Synthetic biology is an exciting disruptive technology that has been capturing the attention of investors recently. One synthetic biology company we highlighted in the past, Joule, is using a genetically altered organism to produce hydrocarbon diesel fuel and ethanol directly from sunlight and waste CO2. The company has raised over $160 million from various investors including one of the nation’s leading venture capital firms and claims as a technical advisor George Church, widely considered to be a pioneer in synthetic biology. Another company claiming to be in this space is Pilus Energy.
Recently highlighted in an article by Cleantechnica Pilus Energy is said to have developed an innovative technology which cleans wastewater while generating electricity. Bacterial robots (Bactobots) consume pollutants from wastewater and create energy which is captured by an “electrogenic bioreactor platform”. This two-fold value proposition seems tantalizing, however, the company does not appear to have any formidable financial backing. Pilus is looking to raise a mere $50,000 on the Indiegogo platform so they can hire a mechanical engineer and design then build their new bench-level prototype complete with sensors and wi-fi data transfer. So far they have raised $2,794 of this with 22 days left to raise the remainder. It seems that if this technology is as promising as it sounds, raising funds from a VC would prove much easier than resorting to a crowdfunding platform. Pilus may have another option for funding however, since just last week on November 25th, Pilus announced that they have been acquired by over-the-counter (OTC) company Tauriga Sciences (OTCMKTS:TAUG).

[STORED DATA]
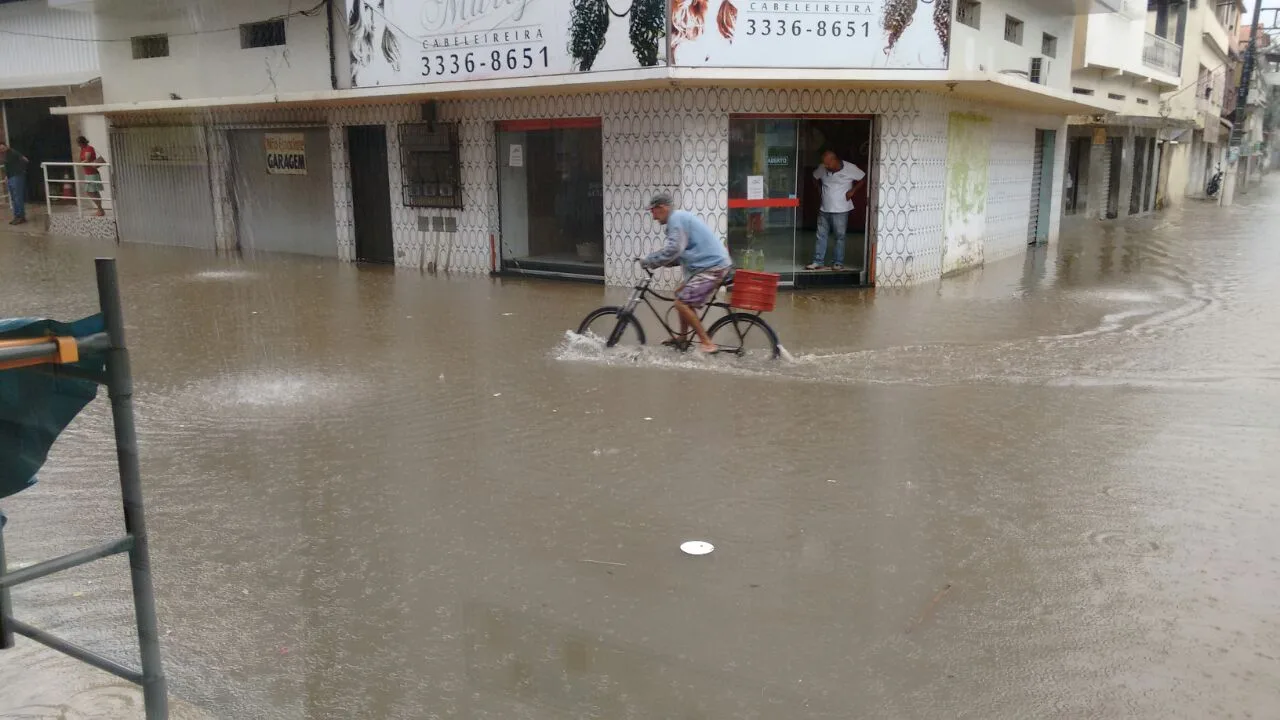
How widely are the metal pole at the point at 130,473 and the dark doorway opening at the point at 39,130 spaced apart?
2515 cm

[PROBLEM STATEMENT] Quote the part of the synthetic biology article above between "Synthetic biology is" and "is Pilus Energy.", inclusive.

[TASK RESPONSE]
Synthetic biology is an exciting disruptive technology that has been capturing the attention of investors recently. One synthetic biology company we highlighted in the past, Joule, is using a genetically altered organism to produce hydrocarbon diesel fuel and ethanol directly from sunlight and waste CO2. The company has raised over $160 million from various investors including one of the nation’s leading venture capital firms and claims as a technical advisor George Church, widely considered to be a pioneer in synthetic biology. Another company claiming to be in this space is Pilus Energy.